- **EXCERPT PROVIDED**:
+-------+

Carine Valette. Pavel Amilcar

The politics of poetry. Talking to sociologist, feminist, writer and activist Carine Valette.

Pavel Amilcar Carine Valette

 

Carine Valette is an ambiguous talent whose abilities flow from one magical project to another. Her uncompromisingly artistic approach to life means that she creates and collaborates organically. She vibrates with the authenticity that is unmatched. 

´I like the essence of poetry and going straight to the point to make someone feel something immediately. Some people like long drinks and some people like shots. Poetry works like a shot of life.’

As a representative of the young generation of French poets, Carine Valette has already been noticed by critics and poetry lovers. The projects including her involvement in Muses of Now, Labios de Papel or Collectivo Anonimas from Barcelona are just a few to mention.  

I was able to talk to the poet this summer, during her holidays in Southern France. Together we participated in the discussion about poetry and its need in everyday life.

What encouraged you to write poetry? 

I was 7 years old when I was asked to write a poem for my mum at school. We had to write an acrostic in which the first letter of each line spells out a word. I remember that I came back home and wrote another one with the same form dedicated to my dwarf rabbit. ‘Lapin’ in French. It was the first of a poetry collection, also my first secret diary. Since then, all my personal diaries have come in the form of books of poetry. 

What were your favourite themes when you began to write poetry? 

I grew up in the countryside of France, near Bordeaux. Instinctively, I began to write poems in verse about Nature. When you live surrounded by forests and vineyards, all your senses are awake. Your emotions are inspired by a spectrum of colours, smells, sounds, ordered by the seasons. Living in the countryside for several years is the best manner to learn and remember that we are cyclic as Nature is. Also, my deep-seated desire for freedom comes from this childhood. I was allowed to go alone into the woods, where I could invent all kinds of stories and magic stuff. 

Carine Valette Diambra Mariani

Today, what are the themes that particularly attract you as a poet? 

Nature is still one of my deepest inspirations. Its wisdom, the rhythm of its cycles, its sounds which are the origin of the music human beings create. From observing the natural kingdom on one side and on the other the moving bodies, attitudes and reactions of the human species, I have an infinite material. Also, because I am a sociologist, my poetry often speaks about sociological issues. Migration, feminism, or ecology are some of the themes I treat, to denounce injustices that often come in our system from eurocentric politics and a white supremacy point of view. Lately, I also draw inspiration from the sacred and ancestral women’s power, among which I find so much love, happiness and care as well as strength. If I think about this is a knowledge and a culture far away from the catholic education I received but I certainly kept from it the call for a life driven by spirituality and the sense it gives to our lives.

+-------+

- **GIVEN DATA**:
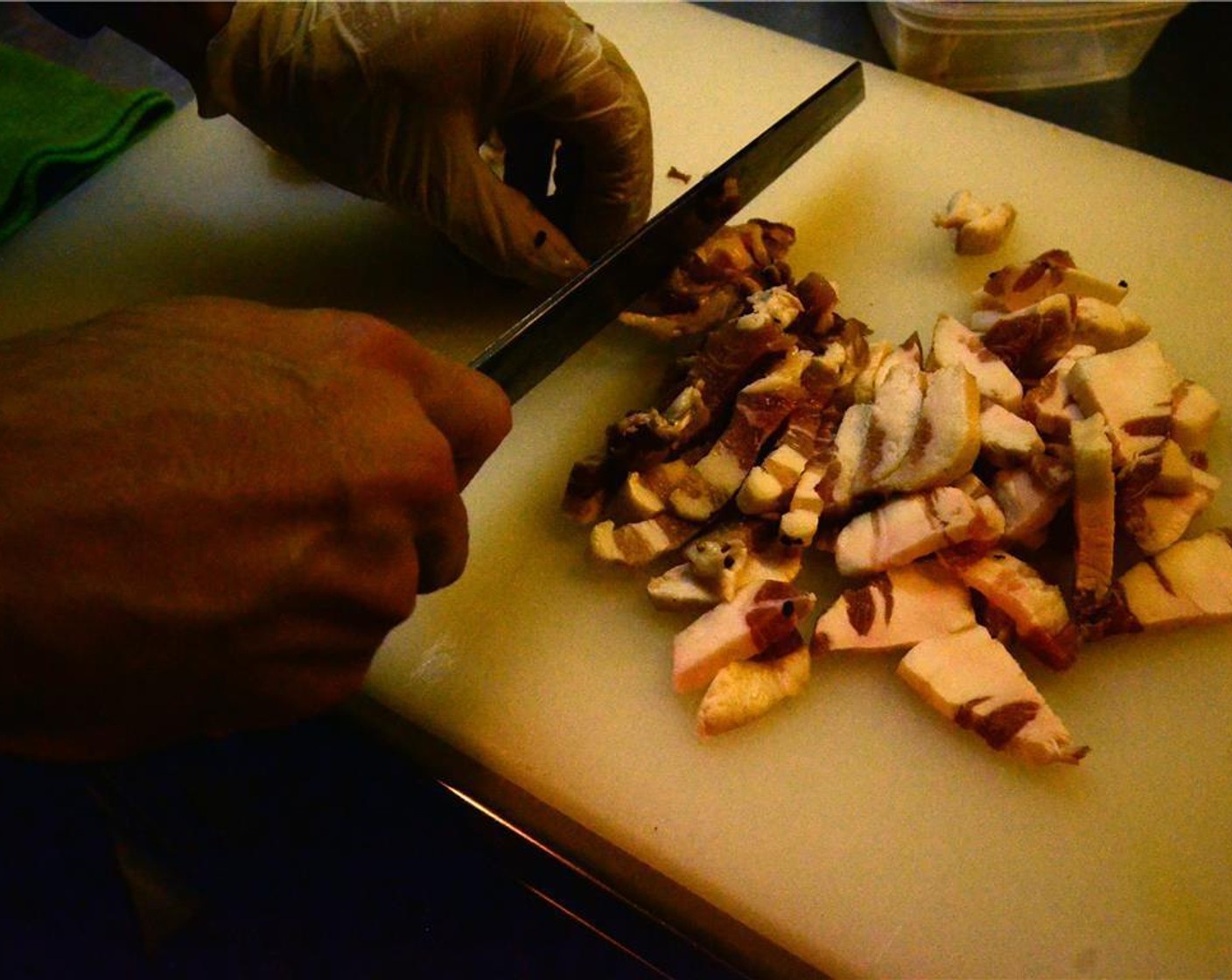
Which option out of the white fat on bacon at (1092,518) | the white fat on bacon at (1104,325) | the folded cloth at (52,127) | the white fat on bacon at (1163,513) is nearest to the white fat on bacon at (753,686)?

+-------+

- **STATED GOAL 1**:
Translate this sentence from the interview with Carine Valette into Spanish: "When you live surrounded by forests and vineyards, all your senses are awake."
- **STATED GOAL 2**:
Carry on the interview with Carine Valette from the point where it stops.
The listing is separate material, apart from the interview with Carine Valette.

- **EXPECTED ANSWER 1**:
Cuando vives rodeado de bosques y viñedos, todos tus sentidos están despiertos.

- **EXPECTED ANSWER 2**:
The mix of all of those themes allows me to write poetry that raises my soul. Poetry is my way to philosophise the world and to analyse the reality where I live. 


As a poet do you have a keen interest in History? 

When you say to people that you write poetry they look at you like you are writing something impossible. Lots of people there are so scared about poetry because they think it’s a quite sacred art. Women were not legislated to be in that fountain of big writers of poetry. Like all history. One of the arguments is that no women have changed History. Perhaps because of this mainstream nonsense, I prefer to enter History from the individual stories. More than in History with a big H, I am interested in people. This is why I prefer to look at History from particular stories. I will enter through a biography for example. We have to be conscient that general History has been written by white European men. It is urgent to reconsider what we are telling and teaching, from a more subjective appreciation. Whether it is about the place of women in History (or better said, their absence) or the justification of colonialism as so-called progress for humanity, I discovered since I am a feminist and since I travel a lot to Latin America that History can be seen from a more regional and specific approach.

Does this have anything to do with your community-based projects?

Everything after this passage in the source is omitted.